[Data section]
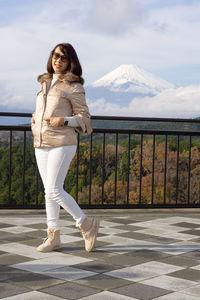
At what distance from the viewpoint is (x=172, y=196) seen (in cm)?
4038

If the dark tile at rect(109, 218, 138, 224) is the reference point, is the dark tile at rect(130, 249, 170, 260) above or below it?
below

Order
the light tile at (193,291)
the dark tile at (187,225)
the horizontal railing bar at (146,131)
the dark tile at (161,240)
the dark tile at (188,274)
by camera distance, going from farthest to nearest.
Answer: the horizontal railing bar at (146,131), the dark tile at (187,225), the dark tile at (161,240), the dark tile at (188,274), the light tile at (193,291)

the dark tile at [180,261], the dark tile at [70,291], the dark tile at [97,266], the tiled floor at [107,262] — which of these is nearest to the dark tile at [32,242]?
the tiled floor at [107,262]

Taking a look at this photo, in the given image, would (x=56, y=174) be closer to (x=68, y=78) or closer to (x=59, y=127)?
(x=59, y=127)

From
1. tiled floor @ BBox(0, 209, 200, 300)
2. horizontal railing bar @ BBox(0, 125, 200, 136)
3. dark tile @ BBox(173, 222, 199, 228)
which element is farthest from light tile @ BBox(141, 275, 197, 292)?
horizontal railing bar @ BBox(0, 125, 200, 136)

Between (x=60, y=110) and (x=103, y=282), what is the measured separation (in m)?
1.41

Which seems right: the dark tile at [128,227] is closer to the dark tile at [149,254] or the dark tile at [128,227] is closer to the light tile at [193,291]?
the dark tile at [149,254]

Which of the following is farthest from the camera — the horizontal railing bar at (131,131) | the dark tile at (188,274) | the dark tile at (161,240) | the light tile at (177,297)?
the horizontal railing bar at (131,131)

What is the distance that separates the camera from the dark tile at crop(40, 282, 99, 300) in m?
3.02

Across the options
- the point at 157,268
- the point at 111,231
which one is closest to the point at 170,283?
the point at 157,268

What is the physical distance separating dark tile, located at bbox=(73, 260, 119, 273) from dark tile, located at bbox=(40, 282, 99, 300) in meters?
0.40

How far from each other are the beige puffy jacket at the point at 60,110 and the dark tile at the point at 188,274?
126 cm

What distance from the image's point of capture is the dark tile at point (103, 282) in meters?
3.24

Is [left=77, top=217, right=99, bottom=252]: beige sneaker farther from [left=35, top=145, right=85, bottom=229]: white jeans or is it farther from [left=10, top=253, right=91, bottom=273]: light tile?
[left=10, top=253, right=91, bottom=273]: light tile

[Your task] Print everything from the line containing "Is [left=77, top=217, right=99, bottom=252]: beige" down to the end of the lines, keeping each one exactly the same.

[Answer to the exercise]
Is [left=77, top=217, right=99, bottom=252]: beige sneaker farther from [left=35, top=145, right=85, bottom=229]: white jeans or is it farther from [left=10, top=253, right=91, bottom=273]: light tile?
[left=10, top=253, right=91, bottom=273]: light tile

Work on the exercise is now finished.